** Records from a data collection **
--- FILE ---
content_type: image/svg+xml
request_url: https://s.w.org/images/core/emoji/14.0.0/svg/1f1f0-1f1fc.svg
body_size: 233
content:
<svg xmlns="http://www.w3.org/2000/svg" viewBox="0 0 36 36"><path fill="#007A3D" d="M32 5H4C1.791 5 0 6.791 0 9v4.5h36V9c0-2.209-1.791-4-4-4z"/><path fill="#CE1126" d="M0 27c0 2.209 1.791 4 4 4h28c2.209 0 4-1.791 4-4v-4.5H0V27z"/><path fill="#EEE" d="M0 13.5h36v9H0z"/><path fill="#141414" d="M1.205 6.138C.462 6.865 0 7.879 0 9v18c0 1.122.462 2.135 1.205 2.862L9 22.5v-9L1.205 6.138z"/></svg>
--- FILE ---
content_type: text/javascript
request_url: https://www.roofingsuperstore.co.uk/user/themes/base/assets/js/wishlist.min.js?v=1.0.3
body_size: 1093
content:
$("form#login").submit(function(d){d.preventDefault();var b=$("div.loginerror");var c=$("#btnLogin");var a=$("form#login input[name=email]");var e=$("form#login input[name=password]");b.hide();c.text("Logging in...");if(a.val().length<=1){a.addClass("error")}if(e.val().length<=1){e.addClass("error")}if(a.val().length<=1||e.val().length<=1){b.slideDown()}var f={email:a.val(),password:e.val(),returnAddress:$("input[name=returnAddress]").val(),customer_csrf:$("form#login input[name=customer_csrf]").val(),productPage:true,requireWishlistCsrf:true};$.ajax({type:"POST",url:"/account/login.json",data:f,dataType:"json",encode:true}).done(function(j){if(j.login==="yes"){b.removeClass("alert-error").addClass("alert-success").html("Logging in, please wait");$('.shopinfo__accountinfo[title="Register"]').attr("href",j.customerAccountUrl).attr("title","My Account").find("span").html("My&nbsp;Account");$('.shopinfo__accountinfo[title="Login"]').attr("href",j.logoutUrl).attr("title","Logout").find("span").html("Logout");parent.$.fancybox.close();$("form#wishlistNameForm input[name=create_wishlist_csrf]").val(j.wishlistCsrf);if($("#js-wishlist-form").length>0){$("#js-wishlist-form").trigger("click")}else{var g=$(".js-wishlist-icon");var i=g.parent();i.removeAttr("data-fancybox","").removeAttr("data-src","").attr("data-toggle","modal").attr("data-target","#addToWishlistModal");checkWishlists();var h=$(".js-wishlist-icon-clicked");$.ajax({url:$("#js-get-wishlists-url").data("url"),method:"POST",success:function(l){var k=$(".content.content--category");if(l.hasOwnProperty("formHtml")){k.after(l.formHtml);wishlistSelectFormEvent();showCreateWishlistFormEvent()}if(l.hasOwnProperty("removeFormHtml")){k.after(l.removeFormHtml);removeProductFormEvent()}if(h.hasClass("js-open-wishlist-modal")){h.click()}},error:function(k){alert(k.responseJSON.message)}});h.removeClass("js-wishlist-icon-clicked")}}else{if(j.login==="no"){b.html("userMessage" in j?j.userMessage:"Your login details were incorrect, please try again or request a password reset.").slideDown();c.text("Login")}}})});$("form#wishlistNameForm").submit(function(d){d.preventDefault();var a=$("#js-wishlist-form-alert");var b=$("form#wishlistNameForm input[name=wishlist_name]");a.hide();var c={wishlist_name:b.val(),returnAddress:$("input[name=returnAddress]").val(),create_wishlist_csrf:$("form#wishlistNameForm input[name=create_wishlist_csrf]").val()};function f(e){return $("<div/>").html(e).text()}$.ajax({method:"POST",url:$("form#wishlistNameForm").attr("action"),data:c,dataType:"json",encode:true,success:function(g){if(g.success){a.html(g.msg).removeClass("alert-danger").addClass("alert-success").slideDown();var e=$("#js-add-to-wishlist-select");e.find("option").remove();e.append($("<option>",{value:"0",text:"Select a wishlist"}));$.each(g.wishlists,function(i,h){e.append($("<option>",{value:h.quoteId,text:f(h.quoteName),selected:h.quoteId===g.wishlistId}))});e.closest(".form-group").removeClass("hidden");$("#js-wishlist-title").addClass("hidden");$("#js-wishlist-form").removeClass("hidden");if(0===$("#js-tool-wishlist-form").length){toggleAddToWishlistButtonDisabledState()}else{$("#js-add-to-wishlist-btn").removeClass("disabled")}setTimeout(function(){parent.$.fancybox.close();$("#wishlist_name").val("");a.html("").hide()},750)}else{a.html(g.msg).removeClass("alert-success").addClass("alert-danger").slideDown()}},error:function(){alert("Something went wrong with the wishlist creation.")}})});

** What is needed **
Filter the entries by the string "https" and copy each matching line.

** Solution for this problem **
request_url: https://s.w.org/images/core/emoji/14.0.0/svg/1f1f0-1f1fc.svg
request_url: https://www.roofingsuperstore.co.uk/user/themes/base/assets/js/wishlist.min.js?v=1.0.3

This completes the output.